Investor An insider's guide to the marketThere is a familiar ring to the economic and financial background at the start of the second quarter. The oil price continues to surge and recently touched $58 per barrel for Brent crude.
US investment bank Goldman Sachs released an eye-catching report saying that oil markets have entered a "super spike" period that could eventually drive the oil price to over $100 per barrel.
Another familiar theme in recent years has been the persistent underperformance of the euro-zone economy and the just-released report from the European Commission shows that 2005 will not be any different.
Surging oil prices and the strong euro have forced the commission to cut substantially its forecast for euro-zone growth this year. The commission has revised its 2005 growth forecast to 1.6 per cent from last October's 2 per cent forecast.
The main culprits are Germany, whose growth forecast was revised down to 0.8 per cent from 1.5 per cent previously, and Italy with a downward revision to 1.2 per cent from the previous 1.8 per cent.
In contrast the forecast for the British economy was unchanged at a healthy 2.8 per cent.
The commission is more optimistic for 2006, forecasting euro-zone growth of 2.1 per cent, driven by acceleration in employment growth, with three million new jobs expected to be created in 2005/06.
Given the persistent failure of Europe to live up to expectations in the past, market participants are likely to take the more optimistic medium-term forecast with a grain of salt.
The clear signs of slowdown in some of Europe's largest economies should deter the European Central Bank (ECB) from raising interest rates any time soon despite their protestations after the watering down of the Stability and Growth Pact at last month's summit meeting. Developments in the euro-zone economy are of course highly relevant to the Irish economy.
However, sluggish growth in the European heartland will only result in a minor dent to the demand for Irish exports. The UK and US economies, which are growing strongly, are giving a positive stimulus to the Irish economy.
Also, much of the current phase of rapid growth in Ireland is being driven by internal demand. Private consumption is strong as evidenced by recent Exchequer returns for the first quarter, which showed a surge in VAT receipts.
Of even greater significance is the now long-running construction boom that shows no sign of abating. Record output of residential housing combined with a wide array of large infrastructural projects mean that construction is set to remain the key force in driving Irish economic growth for the foreseeable future.
Therefore, the most relevant development in the euro zone for Ireland continues to be the prospective actions of the ECB. While some rise in euro interest rates is still likely in 2005, the recent weakening in euro-zone growth has probably pushed the timing of any increase further out into the future.
With interest rates remaining low, worries about a sudden end to the Irish boom will abate even further. The economy can probably cope comfortably with higher oil prices, whereas rising interest rates would be damaging given the build-up in debt levels over recent years.

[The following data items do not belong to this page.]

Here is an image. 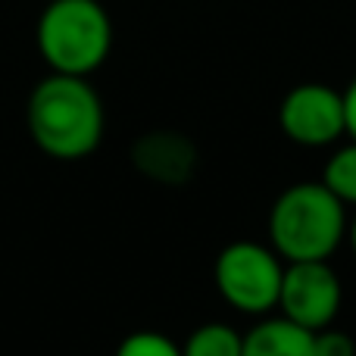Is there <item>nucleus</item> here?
Listing matches in <instances>:
<instances>
[{
	"mask_svg": "<svg viewBox=\"0 0 356 356\" xmlns=\"http://www.w3.org/2000/svg\"><path fill=\"white\" fill-rule=\"evenodd\" d=\"M116 356H181V347L163 332H135L116 347Z\"/></svg>",
	"mask_w": 356,
	"mask_h": 356,
	"instance_id": "nucleus-11",
	"label": "nucleus"
},
{
	"mask_svg": "<svg viewBox=\"0 0 356 356\" xmlns=\"http://www.w3.org/2000/svg\"><path fill=\"white\" fill-rule=\"evenodd\" d=\"M278 125L284 138L300 147H328L341 141L347 135L344 91H334L319 81L291 88L278 106Z\"/></svg>",
	"mask_w": 356,
	"mask_h": 356,
	"instance_id": "nucleus-6",
	"label": "nucleus"
},
{
	"mask_svg": "<svg viewBox=\"0 0 356 356\" xmlns=\"http://www.w3.org/2000/svg\"><path fill=\"white\" fill-rule=\"evenodd\" d=\"M50 72L88 79L113 50V22L100 0H47L35 29Z\"/></svg>",
	"mask_w": 356,
	"mask_h": 356,
	"instance_id": "nucleus-3",
	"label": "nucleus"
},
{
	"mask_svg": "<svg viewBox=\"0 0 356 356\" xmlns=\"http://www.w3.org/2000/svg\"><path fill=\"white\" fill-rule=\"evenodd\" d=\"M344 106H347V135H350V141H356V79L344 91Z\"/></svg>",
	"mask_w": 356,
	"mask_h": 356,
	"instance_id": "nucleus-13",
	"label": "nucleus"
},
{
	"mask_svg": "<svg viewBox=\"0 0 356 356\" xmlns=\"http://www.w3.org/2000/svg\"><path fill=\"white\" fill-rule=\"evenodd\" d=\"M313 356H356V344L341 328H322L313 332Z\"/></svg>",
	"mask_w": 356,
	"mask_h": 356,
	"instance_id": "nucleus-12",
	"label": "nucleus"
},
{
	"mask_svg": "<svg viewBox=\"0 0 356 356\" xmlns=\"http://www.w3.org/2000/svg\"><path fill=\"white\" fill-rule=\"evenodd\" d=\"M213 282L219 297L244 316H269L278 309L284 282V259L269 244L234 241L222 247L213 266Z\"/></svg>",
	"mask_w": 356,
	"mask_h": 356,
	"instance_id": "nucleus-4",
	"label": "nucleus"
},
{
	"mask_svg": "<svg viewBox=\"0 0 356 356\" xmlns=\"http://www.w3.org/2000/svg\"><path fill=\"white\" fill-rule=\"evenodd\" d=\"M319 181L325 184L344 207H356V141L344 144V147H338L328 156Z\"/></svg>",
	"mask_w": 356,
	"mask_h": 356,
	"instance_id": "nucleus-10",
	"label": "nucleus"
},
{
	"mask_svg": "<svg viewBox=\"0 0 356 356\" xmlns=\"http://www.w3.org/2000/svg\"><path fill=\"white\" fill-rule=\"evenodd\" d=\"M25 125L31 141L50 160H85L104 141L106 116L88 79L50 72L35 85L25 104Z\"/></svg>",
	"mask_w": 356,
	"mask_h": 356,
	"instance_id": "nucleus-1",
	"label": "nucleus"
},
{
	"mask_svg": "<svg viewBox=\"0 0 356 356\" xmlns=\"http://www.w3.org/2000/svg\"><path fill=\"white\" fill-rule=\"evenodd\" d=\"M131 163L144 178L166 188L188 184L197 169V147L188 135L169 129L147 131L131 147Z\"/></svg>",
	"mask_w": 356,
	"mask_h": 356,
	"instance_id": "nucleus-7",
	"label": "nucleus"
},
{
	"mask_svg": "<svg viewBox=\"0 0 356 356\" xmlns=\"http://www.w3.org/2000/svg\"><path fill=\"white\" fill-rule=\"evenodd\" d=\"M244 334L234 332L225 322H207L194 328L181 344V356H241Z\"/></svg>",
	"mask_w": 356,
	"mask_h": 356,
	"instance_id": "nucleus-9",
	"label": "nucleus"
},
{
	"mask_svg": "<svg viewBox=\"0 0 356 356\" xmlns=\"http://www.w3.org/2000/svg\"><path fill=\"white\" fill-rule=\"evenodd\" d=\"M347 207L322 181H297L275 197L266 222L269 247L284 263L328 259L347 238Z\"/></svg>",
	"mask_w": 356,
	"mask_h": 356,
	"instance_id": "nucleus-2",
	"label": "nucleus"
},
{
	"mask_svg": "<svg viewBox=\"0 0 356 356\" xmlns=\"http://www.w3.org/2000/svg\"><path fill=\"white\" fill-rule=\"evenodd\" d=\"M241 356H313V332L284 316H263L250 332H244Z\"/></svg>",
	"mask_w": 356,
	"mask_h": 356,
	"instance_id": "nucleus-8",
	"label": "nucleus"
},
{
	"mask_svg": "<svg viewBox=\"0 0 356 356\" xmlns=\"http://www.w3.org/2000/svg\"><path fill=\"white\" fill-rule=\"evenodd\" d=\"M347 238H350V244H353V253H356V216H353L350 228H347Z\"/></svg>",
	"mask_w": 356,
	"mask_h": 356,
	"instance_id": "nucleus-14",
	"label": "nucleus"
},
{
	"mask_svg": "<svg viewBox=\"0 0 356 356\" xmlns=\"http://www.w3.org/2000/svg\"><path fill=\"white\" fill-rule=\"evenodd\" d=\"M341 278L328 266V259H309V263H284V282L278 294V309L284 319L307 332H322L341 313Z\"/></svg>",
	"mask_w": 356,
	"mask_h": 356,
	"instance_id": "nucleus-5",
	"label": "nucleus"
}]
</instances>
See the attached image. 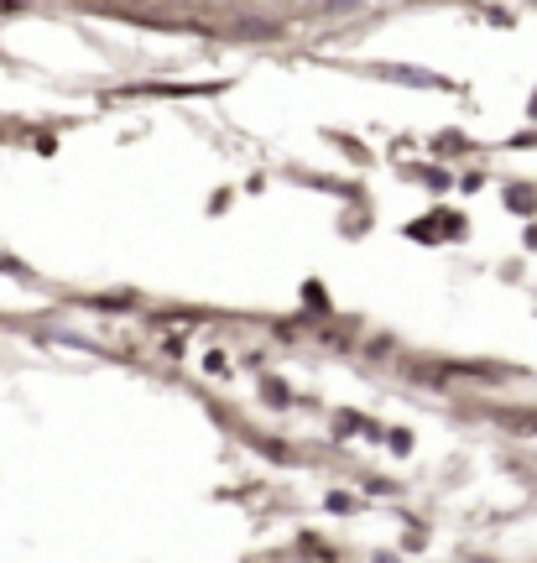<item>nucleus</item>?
I'll use <instances>...</instances> for the list:
<instances>
[]
</instances>
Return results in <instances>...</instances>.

Turning to the Irish stock market, only companies in the transport and construction sectors are materially affected by the rising oil price.
Ryanair stands out in terms of its sensitivity to oil price trends. The Ryanair share price suffered badly during last year's oil price surge.
As the oil price rose to $50 per barrel, for the first time Ryanair's share price fell below €4.
A strong business performance over the winter months combined with an easing in the oil price created the conditions for a sharp recovery in the share price to the €6.80 range.
Now with the oil price surging towards $60 per barrel it is highly significant that its share price is proving to be very resilient. The price has fallen but only to just under €6 and there has been no excessive selling in response to the oil price spike.
Ryanair's performance over the past six months demonstrates that it can prosper through phases of rising oil prices. The actions of its competitors provide at least a partial explanation of why this is so.
European flag carriers have been quick to introduce fuel surcharges on their fares, thus widening the gap with Ryanair's low fares. Ryanair can respond in two ways: either it keeps its fares very low, thus stimulating extra demand, or it can edge up its fares to maintain the relative gap with the flag carriers.
Either way Ryanair makes revenue gains at the expense of its competition, thus partially offsetting the additional cost burden due to the higher oil price.
Higher oil prices are a major negative for all airlines, including Ryanair. However, Ryanair has now proved that its business model is capable of coping with this squeeze on costs and therefore the medium-term investment case for Ryanair remains strong.
At a price of €6 the shares are trading on a price-earnings ratio of 18 compared with EasyJet's 12.5. However, the pioneering US low-cost airline, Southwest, is on a rating of 35.
Investor takes the view that Ryanair's medium-term growth prospects justify its relatively high PER and despite ongoing volatility in the oil markets the shares represent good value at their current level.